The setup looks like this:

CAS + Vault (config file) + LDAP + 2FA (mfa-gauth) + redis for gauth and ticket registration.

After testing before production deployment I've noticed that user can authorize providing user and pass, when asking for Gauth token it can be anything (even one character) and CAS will pass it through.

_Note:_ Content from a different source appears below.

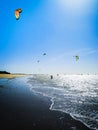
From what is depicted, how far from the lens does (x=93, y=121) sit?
1062 cm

I don't know where I have mistake:

Here is my config form VAULT

 

"cas.authn.mfa.gauth.crypto.encryption.key": "[redacted]",

  "cas.authn.mfa.gauth.crypto.signing.key": "[redacted]",

  "cas.authn.mfa.gauth.issuer": "CAS",

  "cas.authn.mfa.gauth.label": "CAS",

  "cas.authn.mfa.gauth.multiple-device-registration-enabled": "false",

  "cas.authn.mfa.gauth.name": "CAS",

  "cas.authn.mfa.gauth.redis.database": "0",

  "cas.authn.mfa.gauth.redis.host": "localhost",

  "cas.authn.mfa.gauth.redis.password": "[redacted]",

  "cas.authn.mfa.gauth.redis.port": "6379",

  "cas.authn.mfa.gauth.redis.read-from": "MASTER",

  "cas.authn.mfa.gauth.redis.timeout": "2000",

  "cas.authn.mfa.gauth.redis.use-ssl": "false",

  "cas.authn.mfa.global-provider-id": "mfa-gauth",

  "cas.authn.mfa.triggers.principal.global-principal-attribute-name-triggers": "memberOf",

  "cas.authn.mfa.triggers.principal.global-principal-attribute-value-regex": "[redacted]"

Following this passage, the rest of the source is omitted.